By Gabriel Princewill-
An online gambling operator has been fined a financial penalty of £630,000 after an investigation by the Gambling Commission revealed a series of anti-money laundering and social responsibility failings.
Smarkets (Malta) Limited has been charged the six-figure sum for its abysmal failings which led to customers being allowed to gamble without adequate source of funds, checks being carried out, and failing to identify and interact with customers at risk of experiencing harm.
The operator has also received a formal warning and will undergo an audit to ensure it is effectively implementing its anti-money laundering and social responsibility policies, procedures and controls.
Examples of the failings by Smarkets include one customer being allowed to deposit £395,000 in a four-month period, without the appropriate source of funds checks being carried out by Smarkets.
The Gambling Commission gave another example is of an individual transferring significant levels of funds between bank accounts without scrutiny or source of funds checks occurring.
Every gambling operator has a statutory duty to effectively regulate the gambling patterns of their customers, and ensure appropriate scrutiny of gamblers, especially those wo spend an extravagant amount of funds on gambling.
Numerous gamblers over the years have committed suicide due to the shame and trauma from losing a lot more money than they anticipated.
Gambing addict Joshua Jones, jumped to his death at the age of 23 in 2015 after gambling away most of his months wages in the hope of making more money.
His father said he would like to see new laws similar to health and safety legislation to ensure every death involving gambling was investigated: “It’s scandalous these deaths are not being properly investigated. The Gambling Commission, the betting firms and the government all hold up their hands and say, ‘We did nothing wrong’. Every death should be investigated, and lessons learned to promote better public health policy.
A public health study started in 2015 and updated in 2021 revealed that over 400 people with gambling habits commit suicide in the Uk every year.
Luke Ashton, 40, also took his life in 2021 after being unable to face the shame of gambling his money away.

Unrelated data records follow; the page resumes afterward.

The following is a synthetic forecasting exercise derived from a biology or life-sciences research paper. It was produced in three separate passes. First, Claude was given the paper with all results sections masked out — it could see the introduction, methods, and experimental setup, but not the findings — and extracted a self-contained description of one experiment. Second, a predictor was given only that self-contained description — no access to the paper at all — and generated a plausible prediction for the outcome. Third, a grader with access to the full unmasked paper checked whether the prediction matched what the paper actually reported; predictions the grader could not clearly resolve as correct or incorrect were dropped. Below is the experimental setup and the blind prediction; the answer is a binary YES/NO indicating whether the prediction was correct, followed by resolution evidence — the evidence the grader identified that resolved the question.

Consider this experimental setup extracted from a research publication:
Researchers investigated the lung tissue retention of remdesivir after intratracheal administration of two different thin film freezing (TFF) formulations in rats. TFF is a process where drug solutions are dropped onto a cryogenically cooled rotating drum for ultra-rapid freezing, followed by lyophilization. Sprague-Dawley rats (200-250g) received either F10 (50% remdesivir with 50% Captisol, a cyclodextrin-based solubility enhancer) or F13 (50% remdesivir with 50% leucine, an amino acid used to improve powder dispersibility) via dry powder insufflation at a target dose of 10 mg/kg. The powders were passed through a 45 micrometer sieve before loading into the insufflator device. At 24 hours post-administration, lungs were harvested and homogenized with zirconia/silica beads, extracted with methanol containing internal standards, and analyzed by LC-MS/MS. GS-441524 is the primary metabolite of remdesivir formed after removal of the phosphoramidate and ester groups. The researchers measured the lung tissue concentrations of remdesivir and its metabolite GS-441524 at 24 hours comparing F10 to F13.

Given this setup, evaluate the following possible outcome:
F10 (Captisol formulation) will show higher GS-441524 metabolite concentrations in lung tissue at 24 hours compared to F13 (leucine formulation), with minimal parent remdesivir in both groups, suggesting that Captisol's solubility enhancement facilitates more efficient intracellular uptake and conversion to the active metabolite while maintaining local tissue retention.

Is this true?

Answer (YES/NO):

Mr Ashton from Leicester was driven to suicide by a gambling addiction and debt he accrued after being enticed by free online betting offers while furloughed during lockdown.
The father-of-two travelled more than 100 miles from the family home to take his own life last year. He was identified by his fingerprints. His 40 year old wife blamed the tragic suicide squarely at the feet of online betting firms whose apps lure punters in by offering free bets.
Records show Betfair’s app handed him cash bonuses to encourage him to bet more, including seven in the six weeks before he died. The final offer, a £5 bonus, was deposited in his account the evening before he went missing.
Mr Ashton set up his Betfair account several years before his death and had opted out of receiving direct marketing by email or text. The offers he received were available to all customers, the company said.
Mr Aston killed himself after losing too much money though gambling Image: Annie Ashton
Annie Ashton has received more than 19,000 signatures on a petition she set up calling for gambling incentives to be banned . It was the second time Mr Ashton had suffered gambling-related harm.
In 2019, following months of heavy betting, the couple worked together to enable him to stop and repair their household finances.
During the pandemic MPs and campaigners repeatedly warned that tens of thousands of people were being driven to addiction by bookmakers’ predatory tactics.
Mrs Ashton has called on the Government to ban free bets and advertising during live sport
The fine against Smarketa is a punitive measure designed to serve as a deterrence to potential offending gambling operators.
Sarah Gardner, Commission Deputy CEO, said: “This case was identified through compliance checks and once again highlights how we will take action against gambling operators who fail their customers.
“Our investigation into Smarkets unearthed a variety of failures where customers were put at risk of gambling harm.
“It was obvious that poor systems and processes were in place which contributed to these breaches, driven by the company’s failure to effectively implement its policies and controls.”
The £630,000 Smarkets fine is the latest in a string of enforcement cases led by the Commission this year. Earlier this month online operator LeoVegas was fined £1.32million for social responsibility and anti-money laundering failings”.
Smarkets founder and CEO, Jason Frost(pictured) was contacted for comment.